The most intense physiologic tracer uptake is seen in the pancreas, which decreases within 15 min after injection to a level lower than that of the liver. The liver has second most intense physiologic activity and is the most critical organ for radiation [1, 6]. Axumin PET image interpretation is predominantly visual or qualitative, rather than measurement of actual SUV. Radiotracer uptake in suspicious lesions is compared with uptake in the bone marrow or blood pool. Bone marrow in third lumbar vertebra (L3) is recommended as a standard comparator because it is less likely to have arthritic changes that could confound interpretation of tracer uptake [2, 6]. Tracer uptake equal to or greater than that of the blood pool but less than that of the bone marrow is considered to be mild. Tracer uptake equal to or greater than that of bone marrow but less than that of the liver is considered to be moderate, and avidity equal to or greater than that of the liver is considered to be intense [1]. Lytic bone metastases typically show intense uptake, followed by mixed (lytic and sclerotic) bone lesions which commonly show moderate uptake. It should be noted that sclerotic metastatic lesions may have no tracer uptake with Axumin PET. Being an 18F radiotracer, an on-site cyclotron is not required for its production, which enables widespread clinical availability of this agent [1]. Compared to 18F-FDG, however the cost is high [6].

Axumin PET findings can alter treatment modification by finding otherwise undetected metastasis. After definitive treatment for prostate cancer, patients are routinely followed up with serum PSA levels. Imaging with CT and MRI may not detect or accurately characterize the biochemical relapse at earliest such as in our case. Multiple imaging modalities are available; usually imaging performed with computed tomography (CT), magnetic resonance imaging (MRI), and bone scan to evaluate prostate cancer recurrence. CT and MRI provide anatomic information and detect the mass when it is obvious, but do not provide physiological information. Also, it may be difficult to detect local tumor recurrence at prostate bed due to radioactive seeds. Metastasis to bone and lymph nodes may not be detected early with conventional imaging [6]. Bone scan has low sensitivity and specificity in detecting bony metastasis, and further it cannot evaluate lymph nodal or distant metastasis. Axumin PET is superior to bone scan because bone scan only detects osteoblastic process, whereas Axumin PET shows both bony and soft tissue tumors.

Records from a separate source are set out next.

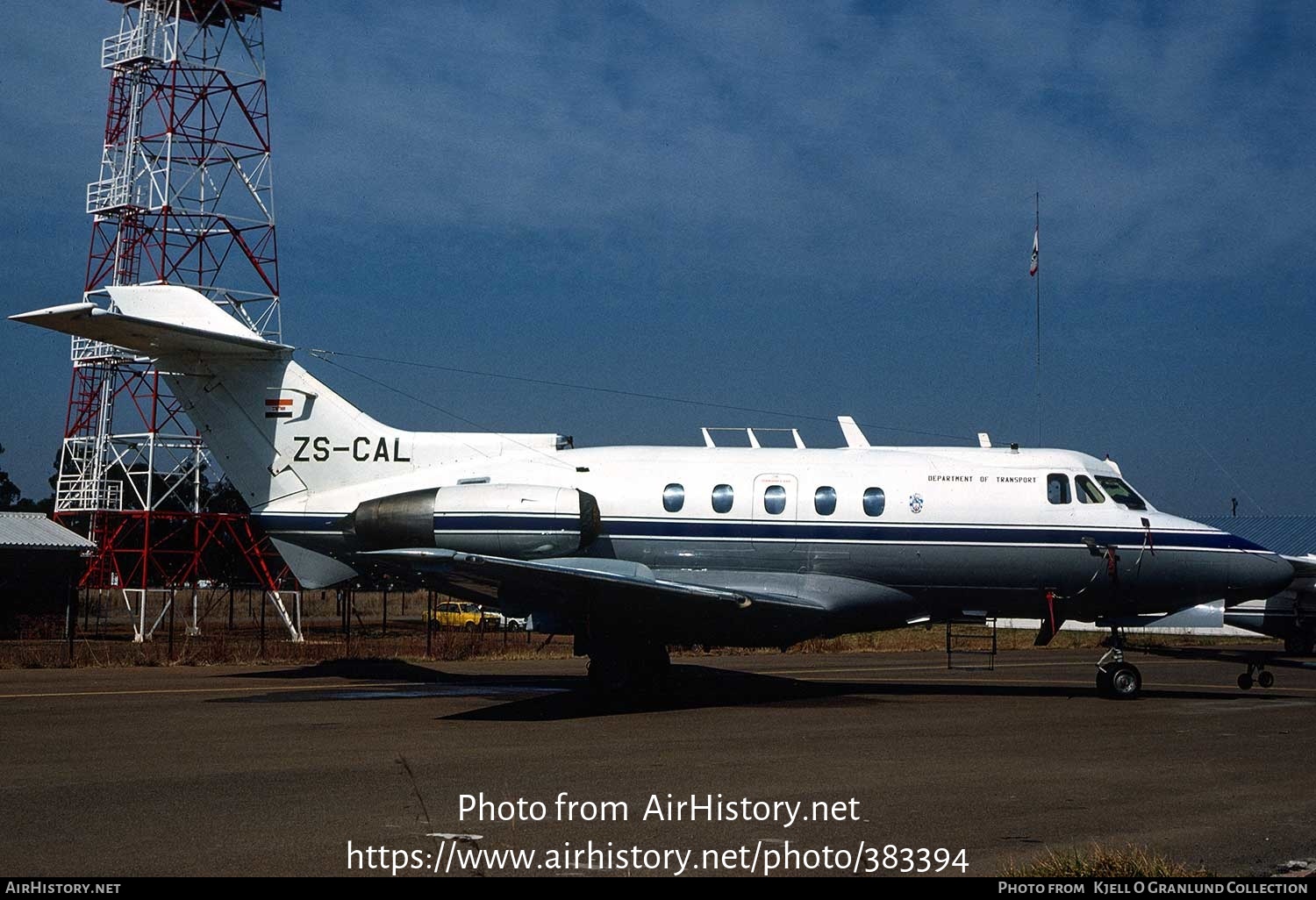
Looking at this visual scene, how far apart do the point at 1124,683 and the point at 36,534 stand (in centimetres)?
3300

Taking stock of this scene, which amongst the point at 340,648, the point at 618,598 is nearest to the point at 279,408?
the point at 618,598

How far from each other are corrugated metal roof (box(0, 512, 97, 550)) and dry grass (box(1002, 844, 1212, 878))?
3578 cm

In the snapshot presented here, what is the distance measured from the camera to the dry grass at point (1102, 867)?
701 centimetres

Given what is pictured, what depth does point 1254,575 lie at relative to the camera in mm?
A: 18719

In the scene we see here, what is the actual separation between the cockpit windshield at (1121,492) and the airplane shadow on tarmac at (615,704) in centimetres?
300

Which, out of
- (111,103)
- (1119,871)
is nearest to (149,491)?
(111,103)

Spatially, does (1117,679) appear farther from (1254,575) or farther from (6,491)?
(6,491)

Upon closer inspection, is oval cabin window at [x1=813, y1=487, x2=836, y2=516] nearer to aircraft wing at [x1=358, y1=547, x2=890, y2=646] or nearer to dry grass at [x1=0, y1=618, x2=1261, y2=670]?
aircraft wing at [x1=358, y1=547, x2=890, y2=646]

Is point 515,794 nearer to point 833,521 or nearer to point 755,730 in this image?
point 755,730

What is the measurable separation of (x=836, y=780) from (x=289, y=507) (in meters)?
12.1

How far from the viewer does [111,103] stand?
36188 mm

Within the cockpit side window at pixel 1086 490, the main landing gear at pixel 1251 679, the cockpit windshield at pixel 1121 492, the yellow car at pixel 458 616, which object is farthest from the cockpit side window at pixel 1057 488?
the yellow car at pixel 458 616

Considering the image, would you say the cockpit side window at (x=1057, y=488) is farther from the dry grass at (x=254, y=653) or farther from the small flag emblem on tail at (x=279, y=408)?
the dry grass at (x=254, y=653)

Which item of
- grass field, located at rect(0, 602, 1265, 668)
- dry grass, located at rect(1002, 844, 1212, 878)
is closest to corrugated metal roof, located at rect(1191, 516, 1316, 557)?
grass field, located at rect(0, 602, 1265, 668)
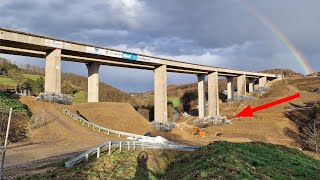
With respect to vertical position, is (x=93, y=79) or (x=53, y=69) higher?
(x=53, y=69)

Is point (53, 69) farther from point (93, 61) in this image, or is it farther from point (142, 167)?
point (142, 167)

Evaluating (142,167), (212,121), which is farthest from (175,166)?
(212,121)

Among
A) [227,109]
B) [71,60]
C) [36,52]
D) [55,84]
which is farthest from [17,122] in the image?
[227,109]

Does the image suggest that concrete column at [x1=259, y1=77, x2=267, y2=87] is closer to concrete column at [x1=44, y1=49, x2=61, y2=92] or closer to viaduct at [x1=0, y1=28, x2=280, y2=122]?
viaduct at [x1=0, y1=28, x2=280, y2=122]

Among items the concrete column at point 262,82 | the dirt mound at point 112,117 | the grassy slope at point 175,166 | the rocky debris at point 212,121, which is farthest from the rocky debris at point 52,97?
the concrete column at point 262,82

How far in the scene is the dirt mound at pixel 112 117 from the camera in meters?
46.5

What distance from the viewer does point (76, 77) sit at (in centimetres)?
12281

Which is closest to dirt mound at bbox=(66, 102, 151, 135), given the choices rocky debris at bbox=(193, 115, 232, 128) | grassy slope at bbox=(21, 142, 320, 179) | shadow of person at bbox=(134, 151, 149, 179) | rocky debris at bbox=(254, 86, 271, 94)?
rocky debris at bbox=(193, 115, 232, 128)

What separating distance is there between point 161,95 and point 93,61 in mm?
14780

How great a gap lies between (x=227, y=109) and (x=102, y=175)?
253ft

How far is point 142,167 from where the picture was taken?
1906 centimetres

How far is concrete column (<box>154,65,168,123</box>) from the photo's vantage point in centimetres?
6063

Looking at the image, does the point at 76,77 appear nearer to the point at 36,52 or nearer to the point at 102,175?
the point at 36,52

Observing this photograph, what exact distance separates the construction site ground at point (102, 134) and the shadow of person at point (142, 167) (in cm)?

Axumin PET has detection rates of 72.0%, 83.3%, and 100% at PSA levels < 1, 1–2, and equal or more than 2 ng/mL, respectively [7]. It has negative predictive value (NPV) of 100% with PSA value of more than 1.05 ng/mL. The findings on Axumin PET may be crucial in treatment modification such as widening radiation field when more local lesions are seen or avoiding radiation altogether because distant metastasis is seen, not identified by other structural imaging modalities such as CT/MRI or other PET tracers. Axumin uptake can be detected in benign prostatic hypertrophy nodules in the residual prostate tissue and it is still not indicated for evaluation of initial prostate cancer staging [1, 2]. Axumin PET is in initial phase; thus, further research and case studies will definitely enrich us with knowledge about this novel PET tracer.

Conclusion

18F-fluciclovine (Axumin) PET/CT provides physiological information and most sensitive tool in detection of biochemical recurrence of prostate cancer. Conventional imaging modalities may not detect early cases of tumor recurrence which affects disease prognosis and patient management.